Design/methodology/approach
In this paper, the authors employ a conditional asset pricing model that better captures the variations in the pricing kernel in different economic states. The empirical model adjusts for time‐variation in both risk (beta) and performance (alpha). The authors specify economic states using an ex‐ante measure, the expected market risk premium. This measure is continuous and better captures changing economic circumstances than the ex‐post, binary NBER cycle dates that are common in the mutual fund literature.
Findings
In this conditional framework, the authors find that recession protection is only offered by certain types of equity mutual funds. Managers of small‐cap and mid‐cap growth equity funds are able to deliver such state‐dependent performance but managers of value funds do not.

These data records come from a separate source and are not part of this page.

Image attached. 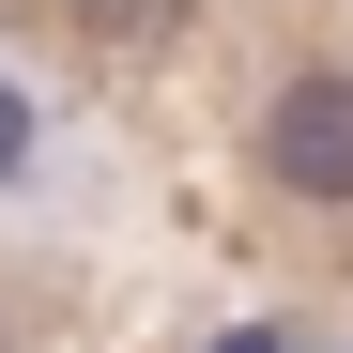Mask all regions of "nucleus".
<instances>
[{
    "instance_id": "1",
    "label": "nucleus",
    "mask_w": 353,
    "mask_h": 353,
    "mask_svg": "<svg viewBox=\"0 0 353 353\" xmlns=\"http://www.w3.org/2000/svg\"><path fill=\"white\" fill-rule=\"evenodd\" d=\"M246 169L292 215H353V62H292L246 123Z\"/></svg>"
},
{
    "instance_id": "2",
    "label": "nucleus",
    "mask_w": 353,
    "mask_h": 353,
    "mask_svg": "<svg viewBox=\"0 0 353 353\" xmlns=\"http://www.w3.org/2000/svg\"><path fill=\"white\" fill-rule=\"evenodd\" d=\"M62 16H77V31H92V46H154V31H169V16H185V0H62Z\"/></svg>"
},
{
    "instance_id": "3",
    "label": "nucleus",
    "mask_w": 353,
    "mask_h": 353,
    "mask_svg": "<svg viewBox=\"0 0 353 353\" xmlns=\"http://www.w3.org/2000/svg\"><path fill=\"white\" fill-rule=\"evenodd\" d=\"M31 154H46V123H31V92H16V77H0V185H16V169H31Z\"/></svg>"
},
{
    "instance_id": "4",
    "label": "nucleus",
    "mask_w": 353,
    "mask_h": 353,
    "mask_svg": "<svg viewBox=\"0 0 353 353\" xmlns=\"http://www.w3.org/2000/svg\"><path fill=\"white\" fill-rule=\"evenodd\" d=\"M0 353H31V338H16V307H0Z\"/></svg>"
}]
</instances>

In a comparison of active mutual funds with passive counterparts, it is found that both the stocks held by the small‐cap managers as well as their stewardship of the portfolio contribute to that performance.
Originality/value
Drawing from the recent asset pricing literature, the authors are the first to adapt an integrated conditional CAPM framework to examine the state‐dependent performance of mutual funds. Rather than report aggregate equity mutual fund performance, the authors provide an analysis for subsets of mutual funds separated by investment styles. Both managers of and investors in these funds will benefit from an understanding of how portfolio performance is impacted by changing economic conditions.